Все остальное – софистика.
Когда я это понял, трудно мне стало жить, признаваясь в любви (или хотя бы не признаваясь в ненависти) к системе, базирующейся на убийстве).
Вспоминаю детство и краснею за некоторые эпизоды, когда вся моя нелюбовь к советской власти раскрывалась в общении с мамой и папой, ибо на кого еще можно было тогда обрушивать подобные идеологические выпады, не рискуя жизнью или хотя бы свободой.
Каждый день, когда все собирались дома, я начинал свои антикоммунистические высказывания, смело приглашая моих любимых родителей к дискуссии.
Моя бедная мама – убежденная коммунистка – сражалась со мной изо всех сил. Папа явно был на моей стороне, но он не хотел расстраивать маму, и цель у него была – успокоить обоих.
И вот однажды пришла к нам в гости Ася Семеновна, очень близкий друг семьи.
Настолько близкий, что мама не выдержала и пожаловалась ей на меня: “Не знаю, что с ним делать – несет сплошную антисоветчину – у меня уже сердце от этих разговоров болит”!
Ася Семеновна увела меня в другую комнату и спросила, чем я недоволен. А недоволен я, как вы понимаете, был советской властью.
Я обрадовался и, четко аргументируя, изложил по пунктам причины моей нелюбви.
Я был логичен, последователен, мудр и слегка язвителен. Никогда не забуду, что ответила на все мои доводы Ася Семеновна.
Она произнесла буквально следующее: “Ах, Мишенька, дорогой, советская власть-шмоветская власть – это все ерунда, мелочь, пустяк. Лишь бы мамочка была здорова”.

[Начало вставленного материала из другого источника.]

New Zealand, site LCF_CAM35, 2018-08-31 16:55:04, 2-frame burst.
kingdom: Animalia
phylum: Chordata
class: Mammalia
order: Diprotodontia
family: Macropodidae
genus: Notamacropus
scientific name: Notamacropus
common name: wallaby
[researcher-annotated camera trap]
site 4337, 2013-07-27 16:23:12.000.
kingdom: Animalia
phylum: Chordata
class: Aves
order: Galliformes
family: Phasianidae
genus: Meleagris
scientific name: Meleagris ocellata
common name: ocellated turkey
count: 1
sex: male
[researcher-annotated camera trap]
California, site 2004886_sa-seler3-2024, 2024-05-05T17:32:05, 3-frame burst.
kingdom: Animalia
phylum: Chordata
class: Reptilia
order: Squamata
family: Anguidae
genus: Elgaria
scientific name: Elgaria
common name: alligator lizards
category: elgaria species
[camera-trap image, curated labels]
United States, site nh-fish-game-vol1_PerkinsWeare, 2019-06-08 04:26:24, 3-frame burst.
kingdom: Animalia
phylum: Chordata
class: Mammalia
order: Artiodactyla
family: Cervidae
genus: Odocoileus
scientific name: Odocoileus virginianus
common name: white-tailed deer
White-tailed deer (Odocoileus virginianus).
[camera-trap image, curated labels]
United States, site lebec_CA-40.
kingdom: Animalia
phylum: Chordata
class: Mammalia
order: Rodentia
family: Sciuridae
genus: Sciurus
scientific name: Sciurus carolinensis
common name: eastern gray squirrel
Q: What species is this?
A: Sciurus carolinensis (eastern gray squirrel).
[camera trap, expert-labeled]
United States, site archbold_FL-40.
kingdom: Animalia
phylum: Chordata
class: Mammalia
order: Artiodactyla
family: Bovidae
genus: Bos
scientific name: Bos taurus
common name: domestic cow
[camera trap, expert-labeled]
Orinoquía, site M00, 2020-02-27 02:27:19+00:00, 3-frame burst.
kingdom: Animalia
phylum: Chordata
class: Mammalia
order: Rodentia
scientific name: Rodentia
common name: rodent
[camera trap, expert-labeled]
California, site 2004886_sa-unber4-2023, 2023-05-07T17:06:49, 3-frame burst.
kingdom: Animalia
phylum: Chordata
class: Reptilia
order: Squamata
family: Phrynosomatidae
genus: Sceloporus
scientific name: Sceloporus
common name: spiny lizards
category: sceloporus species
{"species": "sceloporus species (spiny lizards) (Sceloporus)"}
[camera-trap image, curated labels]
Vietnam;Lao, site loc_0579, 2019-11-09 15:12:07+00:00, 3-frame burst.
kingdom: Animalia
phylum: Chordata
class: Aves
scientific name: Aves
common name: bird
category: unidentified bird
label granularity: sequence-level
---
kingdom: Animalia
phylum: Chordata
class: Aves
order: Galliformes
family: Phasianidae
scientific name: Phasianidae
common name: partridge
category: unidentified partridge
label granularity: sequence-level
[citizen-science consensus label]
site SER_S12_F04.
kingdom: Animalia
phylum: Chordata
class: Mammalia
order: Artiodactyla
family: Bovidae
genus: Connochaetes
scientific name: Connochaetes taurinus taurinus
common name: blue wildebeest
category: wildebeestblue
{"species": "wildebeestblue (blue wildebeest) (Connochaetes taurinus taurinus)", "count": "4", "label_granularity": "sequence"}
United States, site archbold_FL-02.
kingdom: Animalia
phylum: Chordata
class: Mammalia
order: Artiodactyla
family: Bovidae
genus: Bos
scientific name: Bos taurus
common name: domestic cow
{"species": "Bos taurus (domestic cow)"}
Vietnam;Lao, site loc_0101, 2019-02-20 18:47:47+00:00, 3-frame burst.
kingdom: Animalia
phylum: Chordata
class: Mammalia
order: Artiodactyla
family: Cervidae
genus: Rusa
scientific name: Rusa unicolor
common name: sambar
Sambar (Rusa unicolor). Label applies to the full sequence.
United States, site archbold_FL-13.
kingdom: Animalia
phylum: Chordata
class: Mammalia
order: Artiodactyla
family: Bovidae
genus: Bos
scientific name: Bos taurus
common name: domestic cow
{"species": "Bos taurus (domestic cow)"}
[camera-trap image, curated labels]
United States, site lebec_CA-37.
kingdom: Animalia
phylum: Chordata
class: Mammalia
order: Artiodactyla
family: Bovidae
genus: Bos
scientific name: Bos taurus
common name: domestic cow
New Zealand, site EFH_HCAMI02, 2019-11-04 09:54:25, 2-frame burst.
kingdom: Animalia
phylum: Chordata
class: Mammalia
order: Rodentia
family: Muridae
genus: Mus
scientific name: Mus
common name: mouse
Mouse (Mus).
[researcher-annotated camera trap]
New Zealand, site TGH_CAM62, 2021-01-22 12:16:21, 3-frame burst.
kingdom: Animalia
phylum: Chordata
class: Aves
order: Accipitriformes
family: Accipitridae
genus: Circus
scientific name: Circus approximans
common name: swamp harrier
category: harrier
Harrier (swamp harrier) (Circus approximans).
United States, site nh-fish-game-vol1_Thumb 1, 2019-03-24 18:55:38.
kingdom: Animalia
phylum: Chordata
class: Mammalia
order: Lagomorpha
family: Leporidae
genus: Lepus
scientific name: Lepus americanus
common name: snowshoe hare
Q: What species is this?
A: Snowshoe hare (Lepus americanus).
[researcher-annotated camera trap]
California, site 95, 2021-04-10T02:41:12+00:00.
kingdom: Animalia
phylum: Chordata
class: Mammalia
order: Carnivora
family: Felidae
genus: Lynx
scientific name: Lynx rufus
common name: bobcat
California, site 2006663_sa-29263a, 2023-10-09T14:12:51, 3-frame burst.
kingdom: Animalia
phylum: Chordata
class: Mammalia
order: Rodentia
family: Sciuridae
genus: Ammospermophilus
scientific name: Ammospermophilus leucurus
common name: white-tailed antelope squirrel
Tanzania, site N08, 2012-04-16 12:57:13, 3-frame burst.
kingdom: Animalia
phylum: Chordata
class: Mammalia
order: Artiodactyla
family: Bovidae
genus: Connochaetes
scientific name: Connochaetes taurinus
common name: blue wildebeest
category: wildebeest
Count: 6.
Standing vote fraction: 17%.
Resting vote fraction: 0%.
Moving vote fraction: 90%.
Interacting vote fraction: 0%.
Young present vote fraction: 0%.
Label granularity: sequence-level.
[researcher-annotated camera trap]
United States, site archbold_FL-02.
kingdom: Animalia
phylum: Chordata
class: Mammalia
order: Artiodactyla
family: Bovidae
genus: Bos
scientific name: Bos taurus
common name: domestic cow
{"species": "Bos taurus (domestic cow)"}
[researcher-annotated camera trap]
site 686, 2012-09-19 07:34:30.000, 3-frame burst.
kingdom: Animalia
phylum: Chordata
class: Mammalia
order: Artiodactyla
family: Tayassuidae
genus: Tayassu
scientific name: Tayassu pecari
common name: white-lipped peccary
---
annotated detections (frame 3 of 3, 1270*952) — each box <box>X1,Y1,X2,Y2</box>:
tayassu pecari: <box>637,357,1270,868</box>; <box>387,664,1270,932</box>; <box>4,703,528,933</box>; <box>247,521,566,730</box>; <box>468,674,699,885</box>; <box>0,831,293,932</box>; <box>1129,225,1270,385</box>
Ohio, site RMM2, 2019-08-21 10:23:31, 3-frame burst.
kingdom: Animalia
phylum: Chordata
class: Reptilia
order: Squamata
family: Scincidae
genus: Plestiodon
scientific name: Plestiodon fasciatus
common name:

Это прозвучало так неожиданно, так естественно и так верно, что я опешил и впервые не нашелся, что ответить.
Права была Ася Семеновна!
Мамино
Советская власть-шмоветская власть, любая власть должна отступить перед здоровьем моей мамы. И это уже не абстрактный гуманизм, а конкретный.
Так вот и мучился я, болтаясь между двумя формами гуманизма.
Но было в моей жизни еще одно чувство, которое если и не примирило меня с советской властью, то отбросило мою ненависть к ней на задними план. (Хотя я никогда не прощу этой власти среди многого прочего тысячи и тысячи часов моей жизни, бездарно потраченных на конспектирование классиков марксизма, еще тысячи бесценных часов юности, отданных этим диким комсомольско-профсоюзным собраниям, нечеловечески глупым лекциям по истории КПСС, научному коммунизму, марксистско-ленинской философии, пожизненному для меня запрету выезжать в другие страны).
А примирило меня с жизнью в этой стране чувство гордости за ее уникальные традиции культуры прошлого, за удивительных людей-представителей старой русской интеллигенции (ничего подобного в мире больше нет), часть которых я еще, слава Богу, успел встретить; за величайшие в мире традиции гуманитарного образования, которые моя страна развивала вплоть до страшного большевистского переворота.
Примерно в то же время когда я читал Достоевского, мне попалась на глаза маленькая книжечка о традициях русской культуры.
(Сейчас уже не помню, сколько и какие там авторы, у меня ее давно кто-то зачитал).
Но ясно помню потрясшую меня до глубины души историю времен русской дореволюционной гимназии.
История следующая.
Это было в 1913 году.
Одиннадцатилетняя девочка, пансионерка Московской
Ржевской гимназии приставала к своему дядюшке с просьбой показать, что написано на медальоне, который тот всегда носил на груди.
Дядюшка снял медальон и протянул девочке. Девочка открыла крышку, а там ничего не написано. Кроме пяти нотных линеек и четырех нот: соль-диез – си – фа-диез – ми.
Девочка помедлила мгновенье, а затем весело закричала:
Дядюшка, я знаю, что здесь написано. Ноты на медальоне означают: “Я люблю Вас”.
И вот здесь возникает вопрос. Вы представляете себе, КАК УЧИЛИ ЭТУ ДЕВОЧКУ, если она, увидав четыре ноты, пропела их про себя, а пропев, узнала начало ариозо Ленского из оперы Чайковского “Евгений Онегин”.
И начинается это ариозо – признание восемнадцатилетнего дворянина, поэта Владимира Ленского шестнадцатилетней дворянке Ольге Лариной словами “Я люблю Вас” и четырьмя нотами, которые девочка и увидала на дядюшкином медальоне.